# Available data:
^^^^^^^^^^^^^^^^
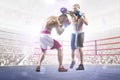 Two professionl boxers are fighting on arena Royalty Free Stock Photo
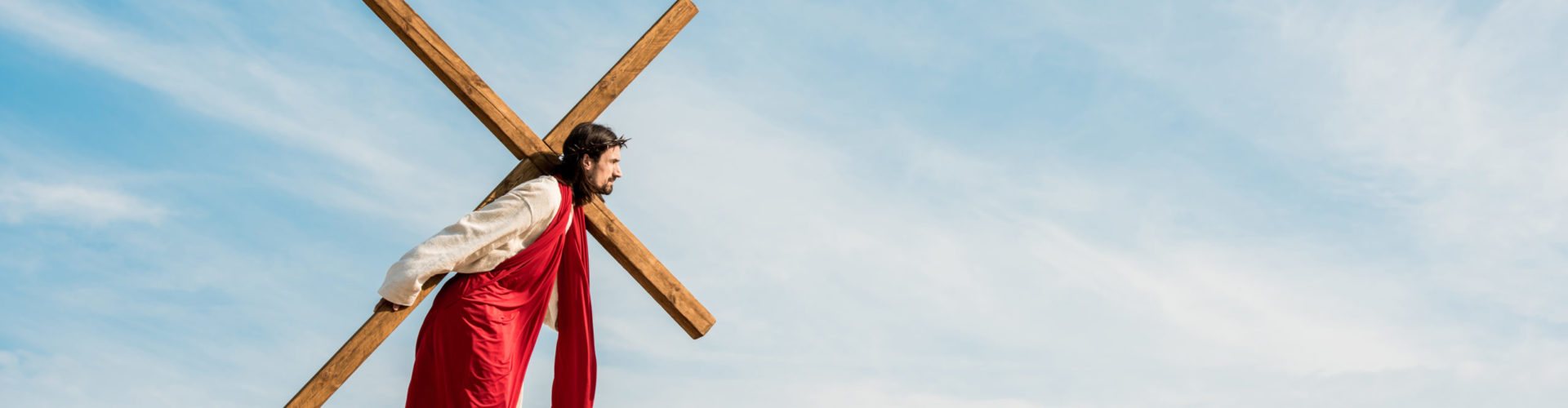 Panoramic shot of bearded man walking with wooden cross
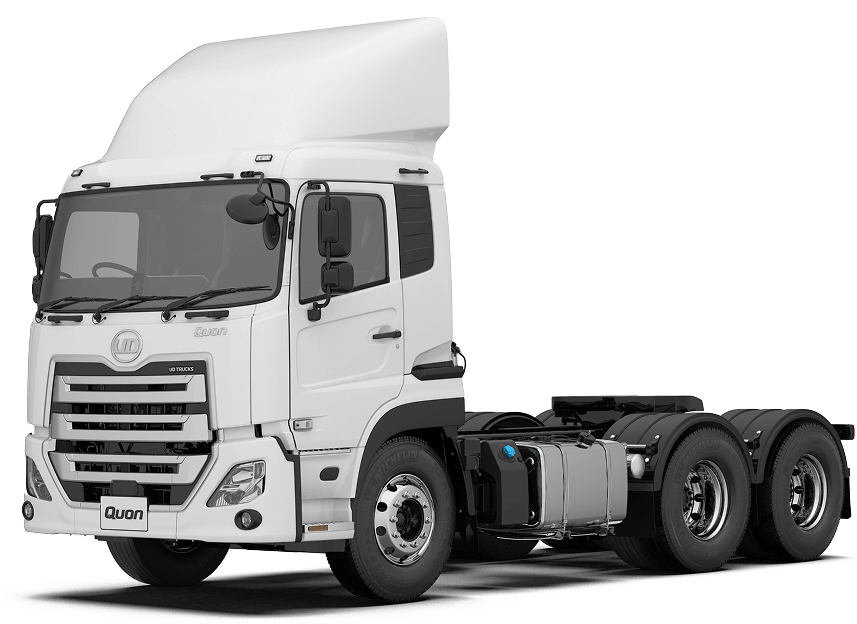 White semi-truck cab with three rear axles on a plain background.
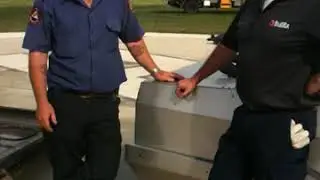 Australian Capital Territory Rural Fire Service [ACTRFS] Capt reviews the live fire car fire prop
^^^^^^^^^^^^^^^^
# What is needed:
Leave out every picture, and copy exactly the lines from the line that contains "White semi-truck cab" through the end of the material.

# Task result:
 White semi-truck cab with three rear axles on a plain background.
 Australian Capital Territory Rural Fire Service [ACTRFS] Capt reviews the live fire car fire prop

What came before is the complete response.